竹中「不良債権処理加速策」と米国のねらいは一致
 こうしてみてくると、今回の竹中大臣の「加速策」がまったく米国の三つのねらいを反映したものであることがわかる。
 第一に、銀行を無理矢理、自己資本不足に追い込む「加速策」のシナリオ自体〔「銀行の資産査定の厳格化(DCF導入)・繰り延べ税金資産見直し」→銀行の自己資本不足→公的資金注入→(優先株の普通株への転化)国有化→受け皿探し〕が外資(米国投資銀行)への売却に直結するもので、米国の要求そのものである。
 第二に、「不良債権の市場への即時売却」も、今回の「加速策」のメーンになっている。具体的には、査定厳格化の手法として、貸出先の将来の収益性などから逆算して現在価値を割り出す米国流の「ディスカウント・キャッシュ・フロー(DCF)方式」の導入も盛り込まれているが、そもそもこの「DCF」は、「資産を売却する」ときに必要となるモノサシである。不良債権の市場への売却前提の資産評価である。

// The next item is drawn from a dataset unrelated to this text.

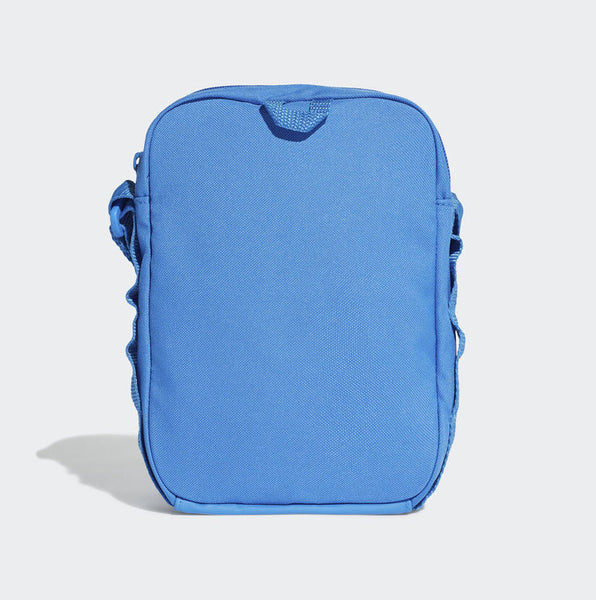 Adidas Linear Core Organizer Bag Blue DT8627 Sportstar Pro Newcastle, 2300 NSW. Australia. 2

 銀行の債権を「新勘定(優良債権)」「旧勘定(不良債権)」にわけ、「旧勘定」をRCCか「再生機構」に送るのも市場への売却加速が目的である。
 竹中平蔵大臣はまるで米国の「代理人」のようである。竹中大臣は、「加速策」発表の直前に、与党との「妥協」を余儀なくされ、繰り延べ税金資産の見直し時期を「検討」にするなど、いったん強硬姿勢を弱めたが、11月10日のテレビ番組では「(繰り延べ税金資産)は、何らかの形で解決しなければならない。速やかに検討して結論を出していく」と述べている。
 また、「ワシントン・コンセンサス」からの圧力も止まっていない。
 11月10日、日米欧の銀行監督当局で構成するバーゼル銀行監督委員会は、2006年末から銀行に適用する自己資本比率の「新BIS規制」案を各国に提示した。リスクの大きい資産を抱えるほど強い自己資本を求めるしくみで、実施されれば、日本の大手銀行だけを狙い撃ちする内容になっている。
 現在の国際業務を行う銀行に義務づけられている「BIS規制」、すなわち八%の自己資本比率も、もともと八%という数字に何の根拠もなく、80年代後半、世界のトップに君臨していた日本の銀行の伸長を抑えようという米国の意図に英国も同調して設けられたものである(エサン・カプスタイン・米国外交問題評議会・主任研究員)。
 もともとバーゼル銀行監督委員会には、米国の意向(「ワシントン・コンセンサス」)が強く反映されてきた。わざわざ、この時期に「新BIS規制」案を発表すること自体、日本の銀行への最も強いプレッシャーであり、「ワシントン・コンセンサス」の日本の銀行支配への強い決意のあらわれとみるべきではないだろうか。
* *
 政府の不良債権処理策はすでに失敗してきた。今回の「加速策」は、経済運営の舵取り不能に陥った小泉内閣が、米国の言いなりになって、失敗した道をさらに暴走するようなものである。
 不良債権とは、裏を返せばいま現に生きている企業であり、その七割はこの不況のもとで歯をくいしばって必死に頑張っている中小企業である。家族を抱え、そこで働く人も何百万人といる。なぜ日本国民が、こんな愚かな内閣と米国金融資本の儲けの犠牲にならなければならないのか。
 今回の「加速策」の本当のねらいを広く国民に知らせ、断固として阻止するために全力をつくしたい。